▶ _DOCUMENT PASSAGE_
2.6.12

Teachers Shake Up Shakespeare with Digital Media




"My name is Macbeth / I'm the Thane of Glamis. / I might not be the king / but I'm still hella famous."
Terry, a student at Toronto's York Mills Collegiate Institute, wrote that rap for his tenth-grade English class as part of a music video depicting William Shakespeare's famous play Macbeth. "We got 100 percent on it!" Terry recalls.
More important, adapting the play into a modern rap helped Terry understand the Bard's old English prose. "I'd never had a chance to interpret one of Shakespeare's stories in a contemporary way before," he says. "Shakespeare's stories are timeless."
That kind of genuine enthusiasm from a millennial generation student is music to a teacher's ears. "Terry's video was fantastic," says his teacher, Meredith Szewchuk, who taught the tenth grader last year at York, a public high school. Szewchuk is part of a new wave of Shakespeare teachers who want their teenage students to reimagine the Bard using the younger generation's language and media.

▶ _PROBLEM_
Can you carry on the article about teachers using digital media to teach Shakespeare, starting right after its last sentence?

▶ _INFORMATION SHOWN_
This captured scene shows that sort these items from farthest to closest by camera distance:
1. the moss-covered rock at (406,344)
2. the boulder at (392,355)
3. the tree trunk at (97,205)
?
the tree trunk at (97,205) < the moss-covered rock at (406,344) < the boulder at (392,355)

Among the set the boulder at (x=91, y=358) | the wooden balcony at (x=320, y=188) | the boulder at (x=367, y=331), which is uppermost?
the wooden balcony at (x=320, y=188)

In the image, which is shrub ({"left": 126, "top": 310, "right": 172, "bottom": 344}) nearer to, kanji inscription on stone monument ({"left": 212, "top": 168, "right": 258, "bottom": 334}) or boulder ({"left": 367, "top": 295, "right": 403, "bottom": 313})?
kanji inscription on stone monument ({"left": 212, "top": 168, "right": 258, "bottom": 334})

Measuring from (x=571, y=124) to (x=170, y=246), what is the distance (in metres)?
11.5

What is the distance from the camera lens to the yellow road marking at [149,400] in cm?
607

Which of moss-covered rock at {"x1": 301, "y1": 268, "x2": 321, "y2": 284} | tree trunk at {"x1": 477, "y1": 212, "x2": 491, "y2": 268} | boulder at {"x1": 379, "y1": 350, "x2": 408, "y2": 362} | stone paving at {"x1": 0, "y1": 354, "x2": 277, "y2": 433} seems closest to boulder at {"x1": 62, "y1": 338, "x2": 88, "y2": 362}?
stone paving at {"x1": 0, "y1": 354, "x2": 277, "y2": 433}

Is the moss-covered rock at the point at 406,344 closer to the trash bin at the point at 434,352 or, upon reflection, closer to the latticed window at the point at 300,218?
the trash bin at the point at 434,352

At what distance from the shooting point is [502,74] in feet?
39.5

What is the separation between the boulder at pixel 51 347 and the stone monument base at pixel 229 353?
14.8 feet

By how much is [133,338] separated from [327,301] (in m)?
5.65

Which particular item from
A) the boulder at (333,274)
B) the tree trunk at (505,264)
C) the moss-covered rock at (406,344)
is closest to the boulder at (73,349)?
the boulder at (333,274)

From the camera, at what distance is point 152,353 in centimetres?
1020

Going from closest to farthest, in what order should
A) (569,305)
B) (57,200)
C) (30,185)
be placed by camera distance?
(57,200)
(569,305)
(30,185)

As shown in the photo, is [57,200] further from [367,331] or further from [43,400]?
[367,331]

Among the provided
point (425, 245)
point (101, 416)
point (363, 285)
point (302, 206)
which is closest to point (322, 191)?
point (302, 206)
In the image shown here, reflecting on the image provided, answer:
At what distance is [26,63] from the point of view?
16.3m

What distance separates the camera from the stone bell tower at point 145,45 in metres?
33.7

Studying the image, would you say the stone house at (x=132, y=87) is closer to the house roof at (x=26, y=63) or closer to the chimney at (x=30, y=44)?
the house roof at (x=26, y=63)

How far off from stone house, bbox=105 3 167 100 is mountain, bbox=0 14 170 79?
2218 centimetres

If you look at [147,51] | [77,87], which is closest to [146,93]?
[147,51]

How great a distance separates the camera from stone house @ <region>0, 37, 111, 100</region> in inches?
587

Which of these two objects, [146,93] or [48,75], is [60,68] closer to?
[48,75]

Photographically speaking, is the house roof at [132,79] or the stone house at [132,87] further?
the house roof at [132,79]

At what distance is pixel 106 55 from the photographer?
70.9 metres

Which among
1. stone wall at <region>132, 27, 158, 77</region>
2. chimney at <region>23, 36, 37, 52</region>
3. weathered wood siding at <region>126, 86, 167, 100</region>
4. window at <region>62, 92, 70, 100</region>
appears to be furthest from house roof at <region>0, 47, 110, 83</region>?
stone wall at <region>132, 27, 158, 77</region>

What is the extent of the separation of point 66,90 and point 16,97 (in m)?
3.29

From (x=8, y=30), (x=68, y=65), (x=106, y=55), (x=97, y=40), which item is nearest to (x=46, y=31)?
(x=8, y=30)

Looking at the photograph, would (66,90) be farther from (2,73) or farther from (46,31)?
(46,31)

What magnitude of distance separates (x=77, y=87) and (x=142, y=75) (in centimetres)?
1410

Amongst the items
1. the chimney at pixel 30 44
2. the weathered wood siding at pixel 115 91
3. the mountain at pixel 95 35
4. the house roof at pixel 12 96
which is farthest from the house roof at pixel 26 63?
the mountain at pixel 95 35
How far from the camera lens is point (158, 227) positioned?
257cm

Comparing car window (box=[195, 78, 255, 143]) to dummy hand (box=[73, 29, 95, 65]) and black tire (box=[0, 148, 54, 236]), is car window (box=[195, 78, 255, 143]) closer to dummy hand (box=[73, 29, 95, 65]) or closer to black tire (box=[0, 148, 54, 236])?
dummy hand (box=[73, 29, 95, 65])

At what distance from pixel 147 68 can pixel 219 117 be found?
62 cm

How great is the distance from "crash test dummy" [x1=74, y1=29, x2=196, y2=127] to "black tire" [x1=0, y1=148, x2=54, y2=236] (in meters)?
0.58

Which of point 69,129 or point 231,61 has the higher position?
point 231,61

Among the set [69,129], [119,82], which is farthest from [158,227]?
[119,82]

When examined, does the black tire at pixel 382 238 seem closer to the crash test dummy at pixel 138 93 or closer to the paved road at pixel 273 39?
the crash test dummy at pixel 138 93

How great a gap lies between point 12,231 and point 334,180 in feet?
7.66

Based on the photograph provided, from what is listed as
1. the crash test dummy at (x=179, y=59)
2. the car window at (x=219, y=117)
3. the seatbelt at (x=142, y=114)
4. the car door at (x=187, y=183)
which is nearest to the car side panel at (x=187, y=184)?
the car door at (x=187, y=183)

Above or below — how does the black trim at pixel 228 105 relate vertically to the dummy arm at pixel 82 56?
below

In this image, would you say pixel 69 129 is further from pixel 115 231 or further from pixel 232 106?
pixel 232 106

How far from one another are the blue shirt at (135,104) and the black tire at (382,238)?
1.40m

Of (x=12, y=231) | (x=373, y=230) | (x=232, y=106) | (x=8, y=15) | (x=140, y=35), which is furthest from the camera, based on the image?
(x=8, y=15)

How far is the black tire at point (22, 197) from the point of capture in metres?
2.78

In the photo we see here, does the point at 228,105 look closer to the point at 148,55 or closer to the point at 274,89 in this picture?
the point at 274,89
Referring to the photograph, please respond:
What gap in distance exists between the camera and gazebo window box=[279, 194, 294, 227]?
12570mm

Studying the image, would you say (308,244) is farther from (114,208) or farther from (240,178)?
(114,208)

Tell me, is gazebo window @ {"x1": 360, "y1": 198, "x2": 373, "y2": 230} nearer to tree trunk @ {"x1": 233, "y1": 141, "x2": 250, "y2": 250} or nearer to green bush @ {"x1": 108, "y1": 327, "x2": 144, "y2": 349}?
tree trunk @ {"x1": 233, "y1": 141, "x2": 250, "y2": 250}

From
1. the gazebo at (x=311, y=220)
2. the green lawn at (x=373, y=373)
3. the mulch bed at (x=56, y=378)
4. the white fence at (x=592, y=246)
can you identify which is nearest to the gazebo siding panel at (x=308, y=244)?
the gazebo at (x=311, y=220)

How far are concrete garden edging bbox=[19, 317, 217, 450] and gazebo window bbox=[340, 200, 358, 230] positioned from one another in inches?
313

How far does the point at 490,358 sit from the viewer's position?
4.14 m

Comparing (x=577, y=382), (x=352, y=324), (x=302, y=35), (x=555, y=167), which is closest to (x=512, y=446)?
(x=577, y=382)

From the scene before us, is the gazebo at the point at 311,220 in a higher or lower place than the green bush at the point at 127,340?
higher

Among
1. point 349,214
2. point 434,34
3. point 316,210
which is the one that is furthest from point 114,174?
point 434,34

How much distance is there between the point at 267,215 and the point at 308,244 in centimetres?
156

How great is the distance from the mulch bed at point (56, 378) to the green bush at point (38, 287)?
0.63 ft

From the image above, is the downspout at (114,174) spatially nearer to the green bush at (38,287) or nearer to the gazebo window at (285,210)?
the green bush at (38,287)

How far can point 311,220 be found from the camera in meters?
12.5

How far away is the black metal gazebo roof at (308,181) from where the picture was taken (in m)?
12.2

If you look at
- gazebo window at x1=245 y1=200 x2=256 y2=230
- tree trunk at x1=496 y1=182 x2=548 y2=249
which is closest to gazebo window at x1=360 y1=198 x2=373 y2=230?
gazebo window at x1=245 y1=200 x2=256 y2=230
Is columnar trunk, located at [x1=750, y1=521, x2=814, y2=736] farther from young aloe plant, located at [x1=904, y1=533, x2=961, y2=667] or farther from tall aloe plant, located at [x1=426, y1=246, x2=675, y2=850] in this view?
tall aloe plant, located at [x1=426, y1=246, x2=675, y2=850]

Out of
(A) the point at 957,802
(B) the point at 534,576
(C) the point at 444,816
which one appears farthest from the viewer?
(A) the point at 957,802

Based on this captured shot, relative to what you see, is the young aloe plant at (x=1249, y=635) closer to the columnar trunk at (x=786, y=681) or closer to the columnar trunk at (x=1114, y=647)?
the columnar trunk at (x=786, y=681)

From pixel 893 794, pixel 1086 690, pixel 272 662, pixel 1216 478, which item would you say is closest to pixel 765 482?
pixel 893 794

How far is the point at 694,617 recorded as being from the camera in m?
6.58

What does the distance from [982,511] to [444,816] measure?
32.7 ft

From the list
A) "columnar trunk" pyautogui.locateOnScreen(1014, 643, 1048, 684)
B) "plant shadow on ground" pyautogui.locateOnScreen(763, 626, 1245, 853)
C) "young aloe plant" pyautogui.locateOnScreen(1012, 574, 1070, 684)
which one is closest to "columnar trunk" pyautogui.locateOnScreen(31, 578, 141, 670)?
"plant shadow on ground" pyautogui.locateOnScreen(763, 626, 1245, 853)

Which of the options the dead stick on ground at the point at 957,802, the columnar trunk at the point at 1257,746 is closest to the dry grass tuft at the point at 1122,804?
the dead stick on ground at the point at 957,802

▶ _RESULT FOR THIS TASK_
Raps, podcasts, and short films are perfect vehicles for teaching Hamlet and Macbeth, says Peggy O'Brien, the former director of education at the Folger Shakespeare Library, in Washington, DC. "Kids have been handed these plays like they're sacrosanct, holy things, when actually they're gritty and alive."
As many scholars point out, Shakespeare was the 16th-century equivalent of a remix artist. Most of his plots were borrowed from other authors, and several of his plays were written on the fly in collaboration with others. He would have probably approved of today's participatory culture, in which students simultaneously create and consume art.
Teachers are finding that allowing students to emulate the playwright and make the text their own gets them more excited to learn the plays. "You have to get those words in your mouth and get your body moving," says Robert Young, who holds O'Brien's former position at the library. "Once you perform a scene, you really understand it." Having students perform is the key to learning Shakespeare effectively, and video and audio tools enhance that performance for today's learners.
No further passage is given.